Madlang is an interpreted language, written in Haskell. It runs from the command line, but also provides a Haskell library that can be integrated into other projects, compiled to a web app, or used as an EDSL.
There is also a vim plugin for syntax highlighting, available here.
It can be used for twitter bots (among other things) and provides human-readable
syntax for generating text.
Examples
An example is worth a thousand words, so suppose you wanted to generate a mediocre fortune telling bot. You could write the following code:
:define person
0.7 "A close friend will "
0.3 "You will "
:define goodfortune
0.2 person "make rain on the planet Mars"
0.8 "nice things will happen today :)"
:define fortune
0.5 "drink a boatload of milk"
0.5 "get angry for no reason"
:define intense
1.0 person "wrestle in the WWE".to_upper
1.0 person "bite in a bottle of hot sauce".to_upper
:return
0.7 person fortune
0.1 intense
0.2 goodfortune
Syntax
There are two keywords in madlang you'll use most: :define
and :return
. :return
is the main string we'll be spitting back; there can be only one per file. :define
on the other hand can be used to make functions. These functions are combinations of templates, organizing pairs of weights and strings.

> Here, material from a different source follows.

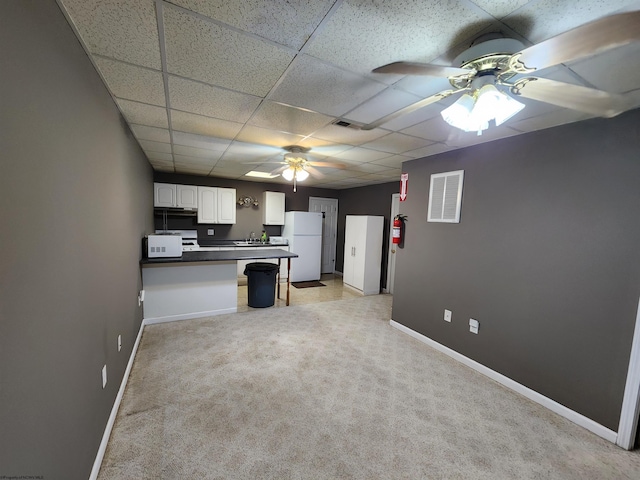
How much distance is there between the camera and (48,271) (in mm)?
1042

There is a Shakespearean insult generator demo available in
demo/shakespeare.mad
Installation
Releases
If you're on windows or linux, grabbing release binaries simplest.
Find them here.
Nix
If you're on linux or mac, you can get up-to-date binaries via nix.
Download nix with
curl https://nixos.org/nix/install | sh
From there, nix-env -i madlang
will install the proper executables.
Stack
Download stack
with
curl -sSL http://haskellstack.org | sh
Then run stack install madlang --resolver nightly
and you'll get the madlang
executable installed on your path. This may take a bit of time, as it will build all dependencies of madlang
first.
Use
To use it, try
$ madlang run demo/shakespeare.mad
You can do madlang --help
if you want a couple other options for debugging.
Using the library
One function you might want to use is runFile
; it reads a file and generates randomized text:
λ:> runFile [] "demo/shakespeare.mad"
"Thou hasty-witted gleeking puttock!"
To use the library as an EDSL, there are two options: splicing in a file or
using a quasi-quoter, viz.
demo :: IO T.Text
demo = run
$(madFile "demo/shakespeare.mad")
demo :: IO T.Text
demo = run [|madlang
:define f
1.0 "heads"
1.0 "tails"
:return
1.0 f|]
Haddock documentation of all library functionality is located here.
Syntax Highlighting
Syntax highlighting for the DSL is provided in the vim plugin here. It includes integration with syntastic.